→ ÉNONCÉ DE L'EXERCICE
Prolongez le texte ci-dessous sur la contestation en Turquie en reprenant juste après sa dernière phrase.

→ EXTRAIT FOURNI
▼

Didier Billion, directeur adjoint de l’Iris, a publié il y a peu une tribune «Quelques réflexions de Paris, d’un ami de la Turquie». On partage avec lui à la fois l’amitié portée à ce pays, à son peuple et les réflexions menées. Comme dans toutes évolutions qu’on connut depuis le «printemps tunisien», c’est la soudaineté et l’ampleur de la contestation civile qui a surpris : « Le mouvement en cours n’avait été prévu par personne, remarque le chercheur, si durant ces dernières années, divers mouvements de contestation sociale s’étaient manifestés en Turquie, aucun d’entre eux n’était parvenu à se développer». Pourquoi celui parti du petit parc de Gezi s’est-il répandu aussi vite et a pris une telle ampleur ? «Probablement parce qu’il est l’expression d’un mécontentement latent d’une partie de la population turque qui conteste les décisions de la majorité parlementaire et surtout la façon de gouverner du Premier ministre» répond Didier Billon.

▲

→ DONNÉES FOURNIES
▼

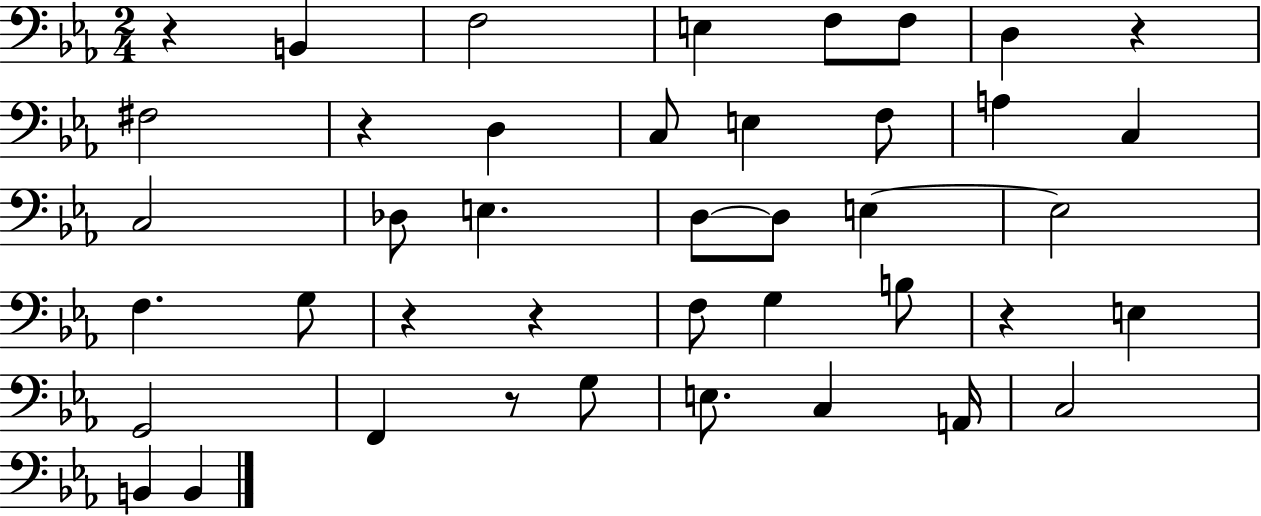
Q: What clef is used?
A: bass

▲

→ RÉPONSE ATTENDUE
Les obligations du choix de la démocratie
Le même chercheur reconnaît d’emblée que la Turquie est un état démocratique et que le pouvoir actuel dispose d’une légitimité électorale indubitable. De même, le bilan de l’exercice du pouvoir de l’AKP, le parti au pouvoir «a positivement modifié le visage de la Turquie du point de vue des libertés individuelles et collectives, on vit ainsi sûrement mieux aujourd’hui qu’il y a quinze ans mais, remarque Didier Billon, moins bien qu’il y a trois ans». Sur les plans positifs, le chercheur pointe notamment le retour de l’armée turque dans ses casernes alors que les forces militaires faisaient et défaisant les régimes précédemment. L’AKP a également mené une modernisation de l’économie, certes de manière très libérale mais cela a porté ses fruits avec un des meilleurs taux de croissance de l’Europe. «Ce sont ainsi paradoxalement des parties de la population qui ont bénéficié des progrès économiques qui contestent aujourd’hui le pouvoir parce qu’elles refusent la tentative de ce dernier de s’ingérer dans leur vie privée ou d’instaurer un ordre moral qu’elles n’acceptent pas» constate l’universitaire qui pointe la volonté d’une certaine réislamisation du vieil état laïc fondé par Kemal Atatürk.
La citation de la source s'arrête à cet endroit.